青鸞抬起眼簾,目光從她身上掃過。只是極快的一眼,他就似乎再也不想多看,雙拳卻已握緊。
槍聲在此時響起。
在這個雷雨交加的夜裡,槍聲劃開比雨還濃的愁思,突兀的響起,接著就是警/笛聲,警/車的紅色燈光透過雨簾,由遠及近。
李隊和小王以及一大批警員從警車上下來,警車排出好遠,看起來格外恢宏壯觀。
蹙楚苦笑,看一眼青鸞,後者卻閉緊了嘴,一副置身事外的樣子。
“這算不算我越/獄?”,蹙楚迎上走在頭前兒的李隊。
李隊掏出只煙,卻怎麼也打不著火。他恨恨的將打火機摜到地上,聲音裡不無責怪:“警局不是你家,你以為在逛商場?”。
“對不起,你抓我回去吧”。
她伸出手來,樣子很乖。青鸞握緊的雙拳,手背上青筋已暴起。
“別抓她,我才是真正的兇手”。
一道聲音衝破雨幕,極好聽的聲音。這個人也是個極好看的男人。
他的黑衣彷彿與夜色融為一體,整個人看起來就是一團謎。他微眯著眼,依然是那種遙遠的目光:“我才是真正的兇手,穆青是我毒死的”。
“秦諾?!”,蹙楚驚撥出口。早想到他是兇手,可他明明隱藏得那麼好,明明所有人都拿他沒辦法,為什麼他突然自/首?
他轉回頭,深深的望一眼蹙楚,笑道:“別感動,我做任何事都是有原因的。蹙楚,不要隨便對一個人動用同情心,你要學會分辨”。
他將雙手平舉,“卡擦”一聲,一副明晃晃的手/銬銬上腕間,他正視李隊:“穆青是我殺的,因為我是林曙光的兒子”。

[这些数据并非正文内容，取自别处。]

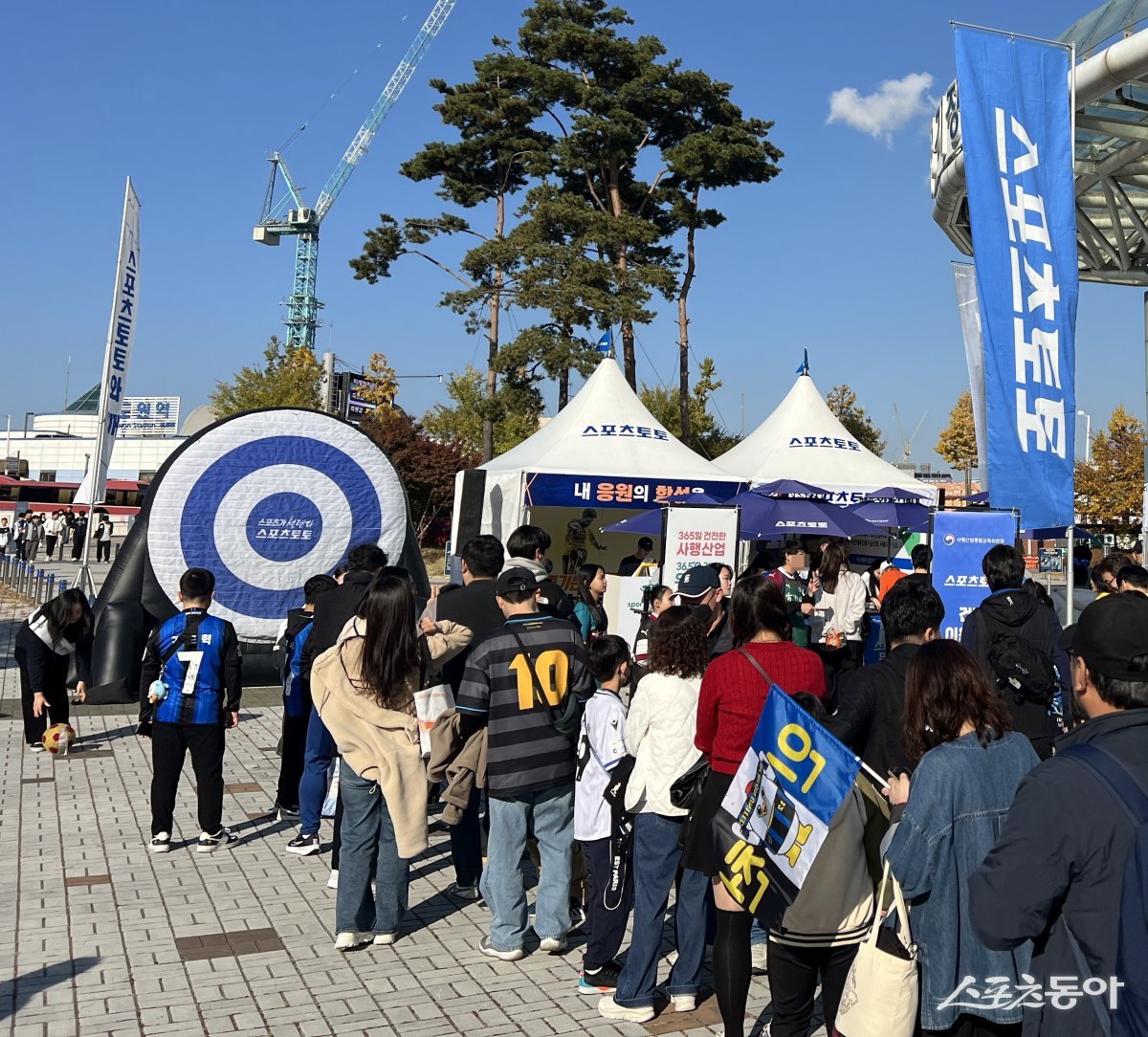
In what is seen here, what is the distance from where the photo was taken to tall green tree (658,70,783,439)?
29.9m

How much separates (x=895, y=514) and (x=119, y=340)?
11.1 m

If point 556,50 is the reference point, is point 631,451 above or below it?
below

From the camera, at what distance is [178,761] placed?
20.8 feet

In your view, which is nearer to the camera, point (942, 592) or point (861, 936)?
point (861, 936)

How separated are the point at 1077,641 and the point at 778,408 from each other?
60.2 ft

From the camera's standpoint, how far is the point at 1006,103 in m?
8.59

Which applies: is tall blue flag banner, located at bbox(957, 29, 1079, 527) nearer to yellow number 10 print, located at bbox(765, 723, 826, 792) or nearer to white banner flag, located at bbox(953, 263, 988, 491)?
white banner flag, located at bbox(953, 263, 988, 491)

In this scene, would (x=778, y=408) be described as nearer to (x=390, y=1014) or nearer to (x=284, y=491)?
(x=284, y=491)

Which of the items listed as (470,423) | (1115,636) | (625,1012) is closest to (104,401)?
(625,1012)

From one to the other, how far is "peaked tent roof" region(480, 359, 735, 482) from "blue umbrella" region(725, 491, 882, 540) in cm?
258

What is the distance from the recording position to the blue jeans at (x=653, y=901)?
13.8 ft

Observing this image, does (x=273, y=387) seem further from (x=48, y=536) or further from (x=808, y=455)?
(x=808, y=455)

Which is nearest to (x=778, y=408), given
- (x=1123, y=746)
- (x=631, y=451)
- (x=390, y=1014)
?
(x=631, y=451)

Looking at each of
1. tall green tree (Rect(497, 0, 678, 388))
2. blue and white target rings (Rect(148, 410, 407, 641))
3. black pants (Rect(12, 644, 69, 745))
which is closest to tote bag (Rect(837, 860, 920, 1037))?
black pants (Rect(12, 644, 69, 745))
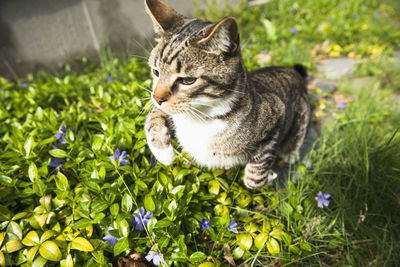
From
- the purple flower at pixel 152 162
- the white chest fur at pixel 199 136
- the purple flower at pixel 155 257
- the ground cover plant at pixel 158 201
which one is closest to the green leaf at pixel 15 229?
the ground cover plant at pixel 158 201

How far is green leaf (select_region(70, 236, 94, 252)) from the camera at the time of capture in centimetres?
130

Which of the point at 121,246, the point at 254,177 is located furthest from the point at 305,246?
the point at 121,246

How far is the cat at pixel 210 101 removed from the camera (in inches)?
55.3

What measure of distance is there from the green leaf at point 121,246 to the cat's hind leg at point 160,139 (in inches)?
20.9

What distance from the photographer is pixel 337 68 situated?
4098 millimetres

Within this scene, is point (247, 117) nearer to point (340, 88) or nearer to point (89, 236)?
point (89, 236)

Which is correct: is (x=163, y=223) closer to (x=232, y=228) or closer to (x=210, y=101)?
(x=232, y=228)

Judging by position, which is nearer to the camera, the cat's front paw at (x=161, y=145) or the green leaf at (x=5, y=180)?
the green leaf at (x=5, y=180)

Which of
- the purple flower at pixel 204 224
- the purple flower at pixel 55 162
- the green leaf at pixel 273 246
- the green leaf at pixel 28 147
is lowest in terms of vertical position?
the green leaf at pixel 273 246

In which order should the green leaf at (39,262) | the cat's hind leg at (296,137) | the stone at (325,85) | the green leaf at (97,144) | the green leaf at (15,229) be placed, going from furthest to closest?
the stone at (325,85)
the cat's hind leg at (296,137)
the green leaf at (97,144)
the green leaf at (15,229)
the green leaf at (39,262)

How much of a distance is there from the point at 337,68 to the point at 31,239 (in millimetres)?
4594

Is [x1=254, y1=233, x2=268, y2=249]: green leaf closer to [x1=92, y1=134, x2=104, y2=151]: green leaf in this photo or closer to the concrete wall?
[x1=92, y1=134, x2=104, y2=151]: green leaf

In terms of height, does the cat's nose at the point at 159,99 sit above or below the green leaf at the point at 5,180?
above

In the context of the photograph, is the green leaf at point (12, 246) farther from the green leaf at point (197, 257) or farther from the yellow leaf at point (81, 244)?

他轉身上警車,回頭看一眼拂朗:“拂朗,願望不是隨便許的,你若許下了願,就要承受一切可能的結果”。
“我知道。就因為我知道,所以我一定要在這座橋前,許下這個願望”,拂朗倔強的昂起頭。
“青鸞,其實今天,是蹙楚的生日”,秦諾說。
青鸞不但閉緊了嘴,就連目光,都轉向了遠方。
蹙楚傻乎乎的愣在原地,怎麼事情突然變成了這樣?她毫無心理準備,眼看著秦諾上了警車,透過窗子向她看過來,蹙楚竟不知該說什麼才好。
心裡空落落的。她曾希望自己早日洗脫冤屈,可秦諾承認的太出乎意料,令她毫無思想準備。
不!不對,一定是哪裡出了錯!秦諾,還有什麼沒有說!
“小丫頭,別想了,你就當我是為了你的女媧靈石。忘了我,忘了曾經有個秦諾,出現在北城吧”。
一道聲音輕輕的飄進耳朵裡,那是秦諾的聲音。
蹙楚看一眼四周,她深信,這句話只有她聽到了。可秦諾,絕不是為了女媧靈石!